[Exercise] Count the lines in the records that contain the string "stem", where uppercase and lowercase letters are treated as different. Reply with the number alone.

[Material supplied]
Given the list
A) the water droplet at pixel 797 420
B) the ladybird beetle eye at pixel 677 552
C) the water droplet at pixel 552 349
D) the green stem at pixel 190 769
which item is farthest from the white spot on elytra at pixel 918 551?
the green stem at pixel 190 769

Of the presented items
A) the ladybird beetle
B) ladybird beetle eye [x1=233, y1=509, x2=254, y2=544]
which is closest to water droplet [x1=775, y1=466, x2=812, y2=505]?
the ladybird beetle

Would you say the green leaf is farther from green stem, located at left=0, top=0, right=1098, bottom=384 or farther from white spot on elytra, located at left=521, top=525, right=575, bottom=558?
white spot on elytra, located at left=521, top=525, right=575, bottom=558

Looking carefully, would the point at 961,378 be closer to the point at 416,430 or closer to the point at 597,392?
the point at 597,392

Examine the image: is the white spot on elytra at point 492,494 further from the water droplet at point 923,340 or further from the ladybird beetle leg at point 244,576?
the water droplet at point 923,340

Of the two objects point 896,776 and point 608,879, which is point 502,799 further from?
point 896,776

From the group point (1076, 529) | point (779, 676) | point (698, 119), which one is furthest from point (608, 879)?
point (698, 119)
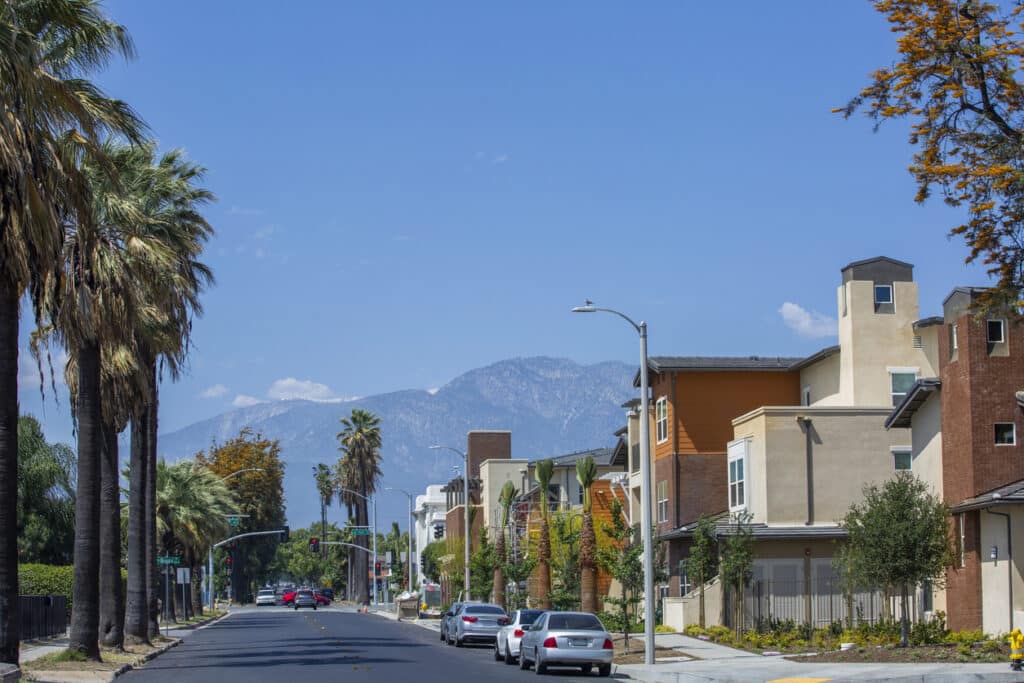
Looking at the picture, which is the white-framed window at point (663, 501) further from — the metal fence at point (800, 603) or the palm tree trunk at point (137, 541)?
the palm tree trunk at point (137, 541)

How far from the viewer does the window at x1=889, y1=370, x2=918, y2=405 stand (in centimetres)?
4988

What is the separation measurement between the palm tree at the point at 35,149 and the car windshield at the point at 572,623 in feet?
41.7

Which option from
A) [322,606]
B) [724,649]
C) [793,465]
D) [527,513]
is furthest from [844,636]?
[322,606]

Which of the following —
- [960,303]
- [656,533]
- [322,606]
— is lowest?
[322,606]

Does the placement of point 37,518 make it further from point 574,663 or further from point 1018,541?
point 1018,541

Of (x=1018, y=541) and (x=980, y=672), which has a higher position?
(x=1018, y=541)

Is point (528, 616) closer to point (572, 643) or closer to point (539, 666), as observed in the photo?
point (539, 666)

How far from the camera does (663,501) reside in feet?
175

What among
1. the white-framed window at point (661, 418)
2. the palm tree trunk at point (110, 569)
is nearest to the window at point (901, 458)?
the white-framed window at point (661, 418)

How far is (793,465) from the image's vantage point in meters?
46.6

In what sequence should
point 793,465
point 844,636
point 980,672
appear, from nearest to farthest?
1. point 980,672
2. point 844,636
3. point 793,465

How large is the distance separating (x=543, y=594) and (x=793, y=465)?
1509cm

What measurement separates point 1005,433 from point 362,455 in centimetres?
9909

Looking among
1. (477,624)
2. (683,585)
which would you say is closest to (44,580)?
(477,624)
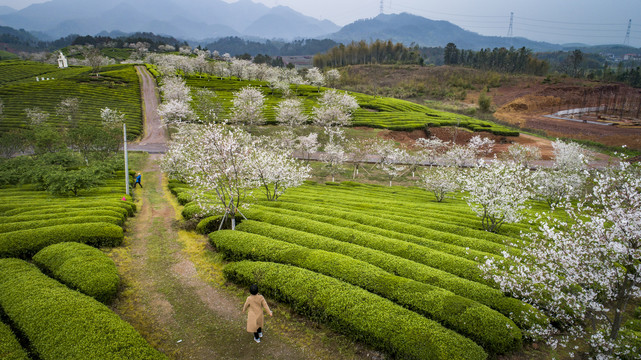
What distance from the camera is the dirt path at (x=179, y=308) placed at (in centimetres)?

* * *

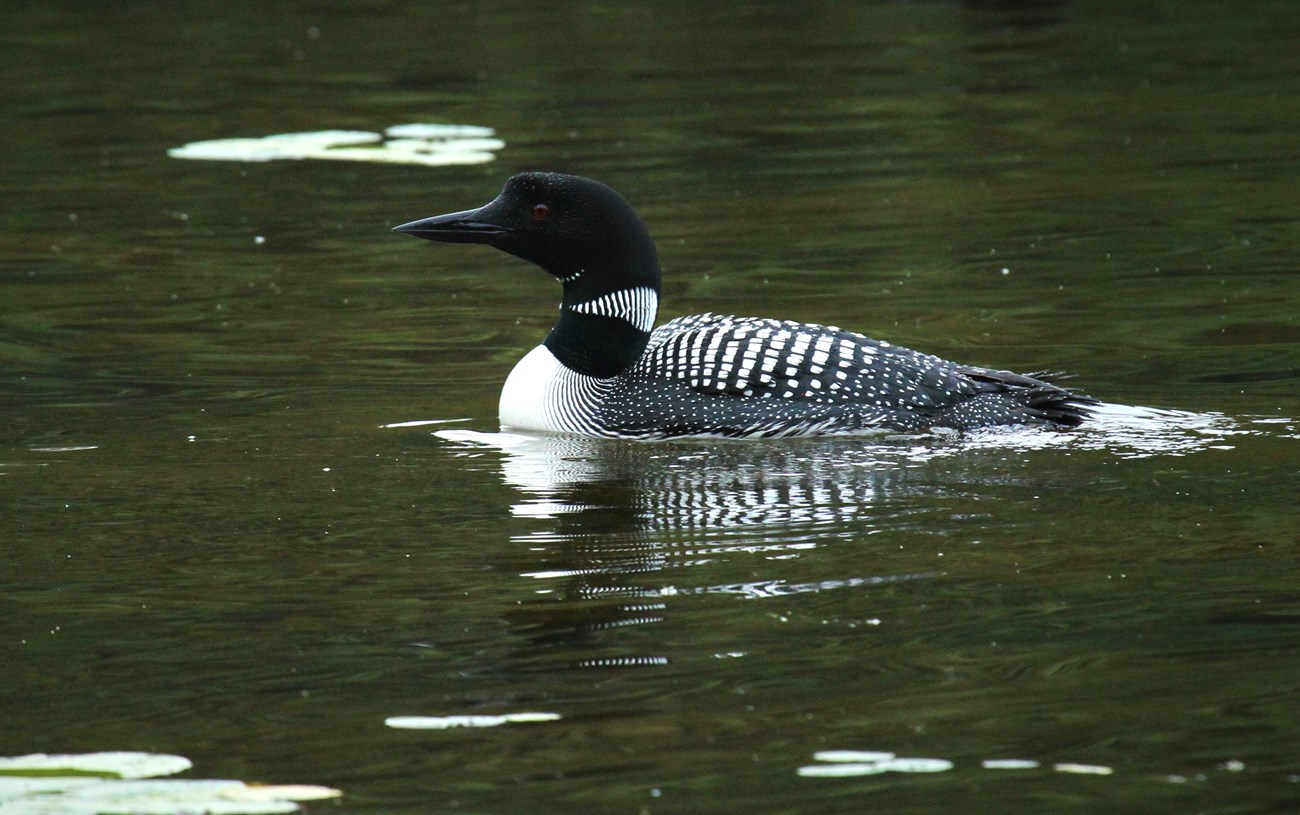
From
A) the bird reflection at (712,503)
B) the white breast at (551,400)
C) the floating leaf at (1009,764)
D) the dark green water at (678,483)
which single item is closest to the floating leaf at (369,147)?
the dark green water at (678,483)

--

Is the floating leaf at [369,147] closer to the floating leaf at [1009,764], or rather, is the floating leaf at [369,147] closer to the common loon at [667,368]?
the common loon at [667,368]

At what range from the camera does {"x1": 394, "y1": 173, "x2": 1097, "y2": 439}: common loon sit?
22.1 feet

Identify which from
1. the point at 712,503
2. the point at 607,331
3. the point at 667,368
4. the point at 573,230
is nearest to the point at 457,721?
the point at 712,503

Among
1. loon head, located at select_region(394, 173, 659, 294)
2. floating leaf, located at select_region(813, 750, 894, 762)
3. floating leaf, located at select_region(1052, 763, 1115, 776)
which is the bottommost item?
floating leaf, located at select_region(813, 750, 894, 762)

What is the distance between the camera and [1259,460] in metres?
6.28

[Result of the task] 3